A simple test to screen newborns for congenital heart disease is cheap, simple, and saves lives claim researchers.

The researchers from Queen Mary, University of London and the University of Birmingham examined data on 230,000 babies. They claim their pulse oximery screening test, which costs £6.24, only takes a couple of minutes and can be carried out by a midwife, can successfully detect 76 per cent of birth defects.

At present the US is the only country to have adopted routine pulse oximetry screening.

Currently around 5,000 babies are born each year in the UK suffering from congenital heart disease, with around half diagnosed before they leave hospital. Some heart defects are picked up by ultrasound scan carried out when a woman is around 20 weeks pregnant or by physical examination of the newborn baby, but many cases are missed.

The most serious cases can be fatal if untreated, but surgery has a high success rate if carried out as soon as possible.

Lead researcher Dr Shakila Thangaratinam, a Clinical Senior Lecturer at Queen Mary, University of London, said: "Heart defects in newborn babies are thankfully rare but their potential impact is devastating.

"This study is really important because by including such large numbers of babies, we can show that pulse oximetry is effective at picking up defects, without misdiagnosing healthy babies. Previous research also indicates that it is cost-effective.

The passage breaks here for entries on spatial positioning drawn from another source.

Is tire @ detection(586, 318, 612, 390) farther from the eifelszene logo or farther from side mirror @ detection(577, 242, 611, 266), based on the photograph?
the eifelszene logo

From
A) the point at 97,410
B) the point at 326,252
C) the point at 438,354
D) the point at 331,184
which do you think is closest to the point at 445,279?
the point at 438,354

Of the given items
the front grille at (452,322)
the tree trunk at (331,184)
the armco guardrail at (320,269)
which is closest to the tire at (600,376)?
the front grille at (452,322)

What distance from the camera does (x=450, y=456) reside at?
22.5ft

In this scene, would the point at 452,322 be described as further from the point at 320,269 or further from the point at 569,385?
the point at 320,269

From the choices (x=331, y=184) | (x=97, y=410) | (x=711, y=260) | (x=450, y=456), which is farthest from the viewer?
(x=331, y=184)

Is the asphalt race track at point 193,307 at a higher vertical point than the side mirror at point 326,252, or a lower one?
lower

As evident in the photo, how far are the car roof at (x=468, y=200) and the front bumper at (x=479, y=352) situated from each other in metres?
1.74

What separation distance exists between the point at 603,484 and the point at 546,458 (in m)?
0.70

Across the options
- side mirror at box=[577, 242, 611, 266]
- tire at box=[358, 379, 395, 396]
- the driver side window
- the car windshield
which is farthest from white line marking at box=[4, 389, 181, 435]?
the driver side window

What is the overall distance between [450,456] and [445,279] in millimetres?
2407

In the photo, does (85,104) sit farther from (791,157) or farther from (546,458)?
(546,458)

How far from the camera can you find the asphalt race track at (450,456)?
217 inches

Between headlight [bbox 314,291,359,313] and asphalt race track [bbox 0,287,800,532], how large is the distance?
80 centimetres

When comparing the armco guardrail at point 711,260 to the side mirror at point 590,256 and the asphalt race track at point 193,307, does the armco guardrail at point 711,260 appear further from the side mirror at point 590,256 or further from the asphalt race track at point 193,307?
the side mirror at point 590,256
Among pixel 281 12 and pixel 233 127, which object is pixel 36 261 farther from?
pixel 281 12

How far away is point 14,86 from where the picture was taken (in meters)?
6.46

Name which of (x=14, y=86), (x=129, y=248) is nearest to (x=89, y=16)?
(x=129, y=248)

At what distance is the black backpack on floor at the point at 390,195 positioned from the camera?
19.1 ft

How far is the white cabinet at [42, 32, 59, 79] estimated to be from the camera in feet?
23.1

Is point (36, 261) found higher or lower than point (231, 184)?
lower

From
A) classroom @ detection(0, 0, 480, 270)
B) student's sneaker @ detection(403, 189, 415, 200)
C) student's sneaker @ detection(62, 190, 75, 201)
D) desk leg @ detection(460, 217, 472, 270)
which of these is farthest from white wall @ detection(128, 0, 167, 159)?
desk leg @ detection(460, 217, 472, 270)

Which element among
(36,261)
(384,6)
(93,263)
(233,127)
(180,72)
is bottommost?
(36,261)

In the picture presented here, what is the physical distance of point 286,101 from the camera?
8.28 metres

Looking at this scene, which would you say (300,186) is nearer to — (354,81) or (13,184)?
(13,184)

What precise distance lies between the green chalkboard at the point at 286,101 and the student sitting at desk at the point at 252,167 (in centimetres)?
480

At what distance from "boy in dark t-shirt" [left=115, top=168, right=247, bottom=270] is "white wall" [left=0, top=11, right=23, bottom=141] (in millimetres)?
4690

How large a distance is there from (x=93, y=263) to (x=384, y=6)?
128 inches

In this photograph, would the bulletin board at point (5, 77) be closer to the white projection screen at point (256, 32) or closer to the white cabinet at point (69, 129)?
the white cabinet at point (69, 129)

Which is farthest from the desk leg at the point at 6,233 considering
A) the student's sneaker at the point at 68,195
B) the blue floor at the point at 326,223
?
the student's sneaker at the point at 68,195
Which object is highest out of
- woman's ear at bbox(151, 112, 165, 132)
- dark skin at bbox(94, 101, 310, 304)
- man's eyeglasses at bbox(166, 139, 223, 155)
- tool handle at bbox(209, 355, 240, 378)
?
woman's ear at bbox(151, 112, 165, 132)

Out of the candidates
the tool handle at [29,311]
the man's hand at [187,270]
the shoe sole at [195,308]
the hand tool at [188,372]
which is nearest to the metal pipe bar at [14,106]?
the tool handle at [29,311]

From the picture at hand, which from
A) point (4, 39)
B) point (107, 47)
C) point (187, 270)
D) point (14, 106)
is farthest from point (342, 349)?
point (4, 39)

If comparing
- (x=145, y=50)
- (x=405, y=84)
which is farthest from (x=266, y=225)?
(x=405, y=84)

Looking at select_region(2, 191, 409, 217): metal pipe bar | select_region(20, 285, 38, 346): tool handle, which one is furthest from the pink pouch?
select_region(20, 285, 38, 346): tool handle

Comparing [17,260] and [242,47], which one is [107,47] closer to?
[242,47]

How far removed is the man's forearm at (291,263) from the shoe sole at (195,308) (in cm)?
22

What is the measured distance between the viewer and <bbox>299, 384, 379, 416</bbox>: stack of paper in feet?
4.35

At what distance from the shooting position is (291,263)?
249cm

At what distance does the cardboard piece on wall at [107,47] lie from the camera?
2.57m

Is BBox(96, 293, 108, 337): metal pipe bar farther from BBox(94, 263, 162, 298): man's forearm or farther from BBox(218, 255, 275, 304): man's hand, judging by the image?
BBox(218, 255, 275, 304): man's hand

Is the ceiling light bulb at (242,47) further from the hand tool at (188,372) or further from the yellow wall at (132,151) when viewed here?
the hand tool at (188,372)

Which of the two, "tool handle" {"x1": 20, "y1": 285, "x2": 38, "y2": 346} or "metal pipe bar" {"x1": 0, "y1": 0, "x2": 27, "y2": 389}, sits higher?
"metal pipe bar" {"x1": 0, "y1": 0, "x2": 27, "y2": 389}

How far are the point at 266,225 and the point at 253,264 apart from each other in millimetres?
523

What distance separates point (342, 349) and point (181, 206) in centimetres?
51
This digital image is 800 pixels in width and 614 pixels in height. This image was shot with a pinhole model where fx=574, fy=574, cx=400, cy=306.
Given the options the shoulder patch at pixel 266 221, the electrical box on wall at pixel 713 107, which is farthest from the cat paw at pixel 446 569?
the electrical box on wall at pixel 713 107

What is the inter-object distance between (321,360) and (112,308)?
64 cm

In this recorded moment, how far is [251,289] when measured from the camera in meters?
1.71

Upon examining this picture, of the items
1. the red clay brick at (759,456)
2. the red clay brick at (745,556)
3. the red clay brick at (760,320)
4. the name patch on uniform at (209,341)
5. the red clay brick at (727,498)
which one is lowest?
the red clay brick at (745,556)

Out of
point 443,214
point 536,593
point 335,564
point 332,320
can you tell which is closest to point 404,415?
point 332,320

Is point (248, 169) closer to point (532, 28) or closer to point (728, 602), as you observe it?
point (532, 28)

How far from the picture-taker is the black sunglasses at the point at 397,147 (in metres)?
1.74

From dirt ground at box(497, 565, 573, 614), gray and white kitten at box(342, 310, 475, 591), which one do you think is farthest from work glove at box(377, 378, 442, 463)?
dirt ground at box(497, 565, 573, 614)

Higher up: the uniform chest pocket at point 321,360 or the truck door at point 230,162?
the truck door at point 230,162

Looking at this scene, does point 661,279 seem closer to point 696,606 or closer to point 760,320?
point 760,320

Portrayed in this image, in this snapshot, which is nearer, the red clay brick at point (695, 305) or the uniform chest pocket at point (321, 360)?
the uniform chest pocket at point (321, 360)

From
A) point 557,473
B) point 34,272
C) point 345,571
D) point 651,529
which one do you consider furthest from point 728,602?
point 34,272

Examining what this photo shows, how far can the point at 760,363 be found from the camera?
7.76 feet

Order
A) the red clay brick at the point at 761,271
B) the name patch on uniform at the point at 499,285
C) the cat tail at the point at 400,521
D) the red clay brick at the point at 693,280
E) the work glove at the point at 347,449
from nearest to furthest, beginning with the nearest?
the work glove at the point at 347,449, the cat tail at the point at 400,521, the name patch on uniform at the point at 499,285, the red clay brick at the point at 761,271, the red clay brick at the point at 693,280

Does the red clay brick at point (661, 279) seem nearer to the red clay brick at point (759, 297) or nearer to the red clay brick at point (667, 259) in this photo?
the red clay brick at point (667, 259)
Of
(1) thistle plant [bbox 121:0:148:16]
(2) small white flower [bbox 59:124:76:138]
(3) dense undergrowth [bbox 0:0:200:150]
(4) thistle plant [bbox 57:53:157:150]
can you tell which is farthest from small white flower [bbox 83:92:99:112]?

"This study is the best evidence yet that using pulse oximetry to screen for heart defects should be included in the newborn health checks."

Professor Peter Weissberg, Medical Director at the British Heart Foundation (BHF), said "This analysis provides a compelling case for the wider use of pulse oximetry to screen for congenital heart defects in newborn babies.

"The BHF has funded specialist training for people who perform ultrasound scans during pregnancy, so they are able to spot congenital heart defects in the womb before the baby is born.

"The combination of this expert screening before and after birth should provide a powerful strategy for identifying babies with serious heart defects, so that they can be promptly treated."